Cats may be animals, but so many centuries of serving as domesticated pets has spoiled them. Cats today have become much more sensitive to the wild than the rest of the animal kingdom. Fleas, ticks, and other critters can quickly and quietly become a serious problem if your cat is outside often.
Before acquiring a cat, be sure that you have the wherewithal to take care of all necessary vet care. Cats reproduce at an alarming rate, and spaying or neutering is essential to keeping cat population under control. Check spay, neuter and vaccination costs and packages with local vets and clinics and be sure you can afford to give your cat proper medical care.
To help prevent tapeworm infestation in cats, feed a small amount of food grade diatomaceous earth for two weeks out of each month. About a quarter of a teaspoon per cat per day is adequate. Food grade diatomaceous earth kills internal parasites and causes them to be expelled from the system.
Don’t use dog portions for your cat. Cats often have negative reactions to dog products. This warning applies to products for getting rid of fleas. Flea treatments made for a dog can be fatal to a cat. If your dog has been treated for fleas, keep him away from your cat for at least three hours.
Cats and electrical cords don’t mix. If you notice your cat has a habit of chewing on electric cords, try to bundle them up and hide them out of the cat’s reach. If that’s not possible, spray a little bit of bitter apple onto the cords. Not only is bitter apple non-toxic, cats absolutely hate the taste.
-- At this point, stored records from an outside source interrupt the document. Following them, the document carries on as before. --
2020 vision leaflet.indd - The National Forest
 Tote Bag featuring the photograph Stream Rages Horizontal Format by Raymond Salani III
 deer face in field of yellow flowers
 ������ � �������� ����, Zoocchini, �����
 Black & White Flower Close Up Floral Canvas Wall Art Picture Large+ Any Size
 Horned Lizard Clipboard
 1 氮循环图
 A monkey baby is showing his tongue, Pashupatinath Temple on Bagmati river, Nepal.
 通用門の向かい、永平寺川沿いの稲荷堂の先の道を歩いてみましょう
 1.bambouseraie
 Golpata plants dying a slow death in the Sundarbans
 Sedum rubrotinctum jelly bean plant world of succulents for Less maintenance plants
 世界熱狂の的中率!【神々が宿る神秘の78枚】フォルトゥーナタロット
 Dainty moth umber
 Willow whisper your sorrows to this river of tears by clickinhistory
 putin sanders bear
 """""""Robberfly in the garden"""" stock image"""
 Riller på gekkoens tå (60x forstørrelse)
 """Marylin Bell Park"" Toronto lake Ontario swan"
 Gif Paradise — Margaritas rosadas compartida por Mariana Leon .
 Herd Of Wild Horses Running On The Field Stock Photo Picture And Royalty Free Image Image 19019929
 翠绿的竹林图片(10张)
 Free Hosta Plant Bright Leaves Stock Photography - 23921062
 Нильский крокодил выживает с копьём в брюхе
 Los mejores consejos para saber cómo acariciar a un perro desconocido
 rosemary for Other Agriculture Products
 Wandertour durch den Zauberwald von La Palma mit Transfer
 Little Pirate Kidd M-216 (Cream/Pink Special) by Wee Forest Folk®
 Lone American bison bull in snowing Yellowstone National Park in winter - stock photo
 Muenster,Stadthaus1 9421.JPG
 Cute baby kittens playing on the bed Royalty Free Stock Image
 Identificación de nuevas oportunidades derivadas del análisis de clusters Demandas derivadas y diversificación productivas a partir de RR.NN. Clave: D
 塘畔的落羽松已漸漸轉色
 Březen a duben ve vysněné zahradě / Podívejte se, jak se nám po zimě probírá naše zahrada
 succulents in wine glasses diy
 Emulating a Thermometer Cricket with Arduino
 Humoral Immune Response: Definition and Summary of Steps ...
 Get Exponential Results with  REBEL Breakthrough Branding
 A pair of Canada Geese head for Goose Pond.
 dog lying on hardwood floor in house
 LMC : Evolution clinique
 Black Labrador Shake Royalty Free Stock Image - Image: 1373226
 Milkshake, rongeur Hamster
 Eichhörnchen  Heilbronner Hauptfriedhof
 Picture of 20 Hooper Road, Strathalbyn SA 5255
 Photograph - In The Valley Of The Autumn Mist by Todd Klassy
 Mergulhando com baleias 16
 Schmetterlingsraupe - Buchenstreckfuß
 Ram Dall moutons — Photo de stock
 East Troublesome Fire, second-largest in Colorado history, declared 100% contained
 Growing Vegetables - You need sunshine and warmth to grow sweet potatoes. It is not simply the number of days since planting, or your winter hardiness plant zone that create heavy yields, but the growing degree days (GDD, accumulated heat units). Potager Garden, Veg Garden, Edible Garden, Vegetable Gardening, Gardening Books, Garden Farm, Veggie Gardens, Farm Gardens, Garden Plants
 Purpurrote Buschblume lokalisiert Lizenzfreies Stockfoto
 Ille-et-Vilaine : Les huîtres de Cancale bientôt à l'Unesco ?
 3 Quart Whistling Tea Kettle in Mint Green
Give your cats easier access to a window in order to keep your curtains from getting scratched. Putting vertical blinds up will allow the easiest access for your cat, but if you need to keep your curtains, use a lightweight rod that will fall if your cat attempts to climb the curtains. It will keep both your curtains and your cat safe.
If you cat is pregnant is with babies, you can expect to have a lot of kittens on your hands. Create a comfortable place for the cat to deliver her babies somewhere in your home. Make sure the spot is big enough for the kittens to move around as they grow.
Should you leave the house with your cat, make sure that she is wearing a collar with tags. This way, if anything happens and you two become separated, anyone can find her and know how to reach you. Your cat may not like the collar all the time, but when she’s out of the house it can save her.
The outside world doesn’t need to be a scary place for you or your cat. These tips should help keep your new pet safe from infections, poisonous wildlife, and other dangerous animals. If your cat can’t seem to escape some constant disturbance outside, it may need to spend more time indoors instead.